Oing, J.P., Friedman, Scarpulla, Shulman, Higgitt, JJ.
Order and judgment (one paper), Supreme Court, New York County (Francis A. Kahn III, J.), entered May 4, 2023, which granted the motion of plaintiff U.S. Rank National Association, As Trustee for Structured Asset Investment Loan Trust Series 2005-7, to confirm the Referee's report and for a judgment of foreclosure and sale, and denied nonparty The Domaine LLC’s cross-motion to vacate defendant Mansour Tabibnia’s default and to dismiss the action, unanimously affirmed, with costs.

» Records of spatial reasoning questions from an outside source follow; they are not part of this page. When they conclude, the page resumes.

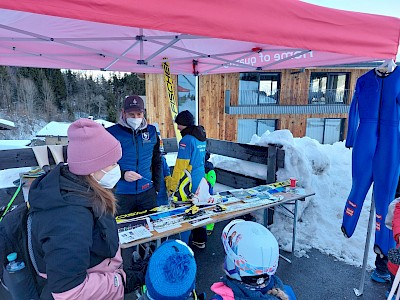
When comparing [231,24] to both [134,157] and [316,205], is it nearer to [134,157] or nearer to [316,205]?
[134,157]

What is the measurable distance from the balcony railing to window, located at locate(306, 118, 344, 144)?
123cm

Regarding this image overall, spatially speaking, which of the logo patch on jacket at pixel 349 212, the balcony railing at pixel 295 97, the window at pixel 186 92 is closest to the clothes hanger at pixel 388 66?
the logo patch on jacket at pixel 349 212

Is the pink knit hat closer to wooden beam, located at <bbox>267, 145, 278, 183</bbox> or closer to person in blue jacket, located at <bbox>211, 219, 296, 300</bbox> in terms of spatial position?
person in blue jacket, located at <bbox>211, 219, 296, 300</bbox>

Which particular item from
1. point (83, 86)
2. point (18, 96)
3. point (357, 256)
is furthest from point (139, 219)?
point (83, 86)

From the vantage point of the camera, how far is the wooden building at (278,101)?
1427 cm

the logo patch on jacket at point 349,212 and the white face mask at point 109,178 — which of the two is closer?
the white face mask at point 109,178

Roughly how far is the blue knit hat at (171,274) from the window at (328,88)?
1668 centimetres

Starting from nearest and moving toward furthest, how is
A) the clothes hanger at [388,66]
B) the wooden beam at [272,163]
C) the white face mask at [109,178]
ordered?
the white face mask at [109,178]
the clothes hanger at [388,66]
the wooden beam at [272,163]

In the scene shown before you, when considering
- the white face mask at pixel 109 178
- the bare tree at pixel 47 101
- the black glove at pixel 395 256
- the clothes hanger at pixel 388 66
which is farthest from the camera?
the bare tree at pixel 47 101

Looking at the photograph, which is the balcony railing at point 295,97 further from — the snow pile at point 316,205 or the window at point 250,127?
the snow pile at point 316,205

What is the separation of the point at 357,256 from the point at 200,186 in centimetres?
222

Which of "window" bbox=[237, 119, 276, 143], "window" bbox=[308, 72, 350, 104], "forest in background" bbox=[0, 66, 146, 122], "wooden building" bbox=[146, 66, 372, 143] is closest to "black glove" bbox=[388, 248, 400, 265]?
"wooden building" bbox=[146, 66, 372, 143]

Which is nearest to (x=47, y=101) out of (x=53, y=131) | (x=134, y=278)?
(x=53, y=131)

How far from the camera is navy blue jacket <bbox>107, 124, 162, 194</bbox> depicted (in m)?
2.53
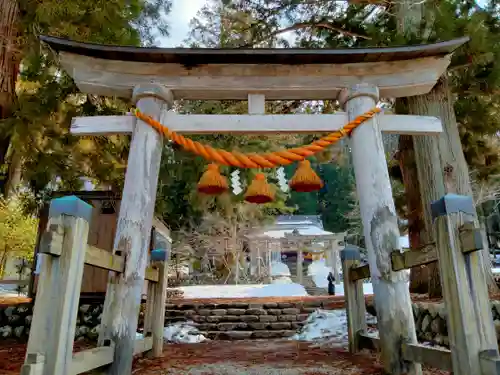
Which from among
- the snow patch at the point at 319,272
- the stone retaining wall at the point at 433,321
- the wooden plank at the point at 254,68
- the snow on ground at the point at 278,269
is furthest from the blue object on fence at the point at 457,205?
the snow on ground at the point at 278,269

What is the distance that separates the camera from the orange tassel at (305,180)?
4.50 meters

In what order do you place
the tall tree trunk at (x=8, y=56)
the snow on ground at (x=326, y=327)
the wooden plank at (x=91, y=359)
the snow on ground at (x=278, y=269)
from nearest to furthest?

Domaine was the assignee of the successful bidder at the foreclosure sale of the condominium’s action to foreclose on a common charge lien. Domaine purchased the subject property when U.S. Bank had an active notice of pendency; thus, Domaine’s status as the owner of the equity of redemption made it an interested party under CPLR 5015(a) (see JP Morgan Chase Bank, N.A. v. White, 182 A.D.3d 469, 470, 122 N.Y.S.3d 296 [1st Dept. 2020]). Nevertheless, Domaine’s motion to vacate and dismiss this action was properly denied as meritless.

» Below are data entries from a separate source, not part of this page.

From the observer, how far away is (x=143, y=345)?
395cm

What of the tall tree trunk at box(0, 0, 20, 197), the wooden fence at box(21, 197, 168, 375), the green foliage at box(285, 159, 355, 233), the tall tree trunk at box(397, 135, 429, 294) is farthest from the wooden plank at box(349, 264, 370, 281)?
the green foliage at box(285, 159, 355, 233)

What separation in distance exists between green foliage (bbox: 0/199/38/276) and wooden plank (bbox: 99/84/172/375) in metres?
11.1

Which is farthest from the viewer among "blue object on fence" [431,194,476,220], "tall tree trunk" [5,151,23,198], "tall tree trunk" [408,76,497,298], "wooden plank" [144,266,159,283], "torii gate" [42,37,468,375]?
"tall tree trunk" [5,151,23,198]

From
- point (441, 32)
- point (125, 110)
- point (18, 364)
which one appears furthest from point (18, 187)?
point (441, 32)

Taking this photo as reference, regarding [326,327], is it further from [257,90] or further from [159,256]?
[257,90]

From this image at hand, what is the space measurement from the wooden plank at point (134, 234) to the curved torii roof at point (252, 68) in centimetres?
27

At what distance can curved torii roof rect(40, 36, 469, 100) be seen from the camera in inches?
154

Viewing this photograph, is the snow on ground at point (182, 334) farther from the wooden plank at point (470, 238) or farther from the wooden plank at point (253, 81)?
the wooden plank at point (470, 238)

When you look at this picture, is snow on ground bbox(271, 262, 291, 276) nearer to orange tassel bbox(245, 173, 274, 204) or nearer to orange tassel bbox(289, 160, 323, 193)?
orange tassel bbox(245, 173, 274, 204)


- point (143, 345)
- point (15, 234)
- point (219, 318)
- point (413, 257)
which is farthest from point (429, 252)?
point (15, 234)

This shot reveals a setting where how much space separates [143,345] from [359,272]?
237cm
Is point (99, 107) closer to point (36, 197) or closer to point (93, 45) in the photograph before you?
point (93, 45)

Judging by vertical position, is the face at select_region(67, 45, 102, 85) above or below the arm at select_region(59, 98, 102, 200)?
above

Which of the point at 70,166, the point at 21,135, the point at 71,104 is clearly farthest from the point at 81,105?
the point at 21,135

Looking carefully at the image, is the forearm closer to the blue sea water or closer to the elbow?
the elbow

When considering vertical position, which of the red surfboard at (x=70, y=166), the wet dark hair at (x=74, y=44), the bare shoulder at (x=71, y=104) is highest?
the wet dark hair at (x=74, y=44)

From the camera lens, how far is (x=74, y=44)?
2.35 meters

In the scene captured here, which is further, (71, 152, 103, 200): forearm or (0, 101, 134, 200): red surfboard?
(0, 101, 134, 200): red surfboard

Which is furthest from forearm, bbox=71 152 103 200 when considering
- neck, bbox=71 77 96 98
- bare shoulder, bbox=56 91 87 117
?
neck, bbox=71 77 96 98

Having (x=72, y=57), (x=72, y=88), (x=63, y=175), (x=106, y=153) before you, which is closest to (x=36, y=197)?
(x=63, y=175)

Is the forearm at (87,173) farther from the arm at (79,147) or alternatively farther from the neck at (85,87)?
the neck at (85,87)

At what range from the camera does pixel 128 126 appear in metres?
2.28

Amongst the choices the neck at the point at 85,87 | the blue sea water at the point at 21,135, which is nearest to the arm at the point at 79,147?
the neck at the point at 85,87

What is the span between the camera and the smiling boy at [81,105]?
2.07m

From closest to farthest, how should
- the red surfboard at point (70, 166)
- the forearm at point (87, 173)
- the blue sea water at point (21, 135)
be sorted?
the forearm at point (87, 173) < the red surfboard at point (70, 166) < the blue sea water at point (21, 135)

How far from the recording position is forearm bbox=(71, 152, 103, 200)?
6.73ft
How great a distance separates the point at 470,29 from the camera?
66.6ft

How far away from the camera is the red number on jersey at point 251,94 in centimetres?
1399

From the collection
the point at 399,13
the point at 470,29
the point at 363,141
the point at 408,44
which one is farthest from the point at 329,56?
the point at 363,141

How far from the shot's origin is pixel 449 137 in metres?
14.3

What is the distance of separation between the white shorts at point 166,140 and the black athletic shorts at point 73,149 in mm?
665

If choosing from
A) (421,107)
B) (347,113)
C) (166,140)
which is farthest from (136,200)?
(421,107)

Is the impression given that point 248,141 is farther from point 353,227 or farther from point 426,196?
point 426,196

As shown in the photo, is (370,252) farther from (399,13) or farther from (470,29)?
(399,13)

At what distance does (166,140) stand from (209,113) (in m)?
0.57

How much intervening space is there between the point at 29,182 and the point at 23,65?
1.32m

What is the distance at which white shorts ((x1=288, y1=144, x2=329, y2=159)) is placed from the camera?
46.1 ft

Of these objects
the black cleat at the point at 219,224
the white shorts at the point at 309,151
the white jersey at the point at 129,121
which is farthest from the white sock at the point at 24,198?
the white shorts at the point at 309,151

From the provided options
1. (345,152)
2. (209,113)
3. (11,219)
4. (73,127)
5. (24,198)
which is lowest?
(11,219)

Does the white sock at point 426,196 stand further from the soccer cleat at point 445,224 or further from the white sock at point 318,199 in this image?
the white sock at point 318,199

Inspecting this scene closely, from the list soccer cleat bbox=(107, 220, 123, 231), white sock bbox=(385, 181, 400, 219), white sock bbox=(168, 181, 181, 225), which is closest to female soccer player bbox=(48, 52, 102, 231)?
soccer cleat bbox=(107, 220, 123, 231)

CPLR 6501 provides that a person whose conveyance is recorded after the filing of a notice of pendency will be bound by all proceedings taken in the action subsequent to the filing to the same extent as if they were a named party to the action (see Majada Inc. v. E & A RE Capital Corp., 205 A.D.3d 648, 170 N.Y.S.3d 18 [1st Dept. 2022]; JP Morgan Chase Bank v. White, 182 A.D.3d at 470, 122 N.Y.S.3d 296). Thus, the property interest of a purchaser who took title to the property where a notice of pendency was recorded prior to entry of judgment, like Domaine, is effectively foreclosed upon entry of the judgment of foreclosure (see Citimortgage, Inc. v. Dulgeroff, 138 A.D.3d 419, 419-420, 29 N.Y.S.3d 291 [1st Dept. 2016], lv dismissed 28 N.Y.3d 1081, 44 N.Y.S.3d 375, 66 N.E.3d 1093 [2016]; HSBC Bank USA v. Minogue, 202 A.D.3d 662, 158 N.Y.S.3d 607 [2d Dept. 2022]).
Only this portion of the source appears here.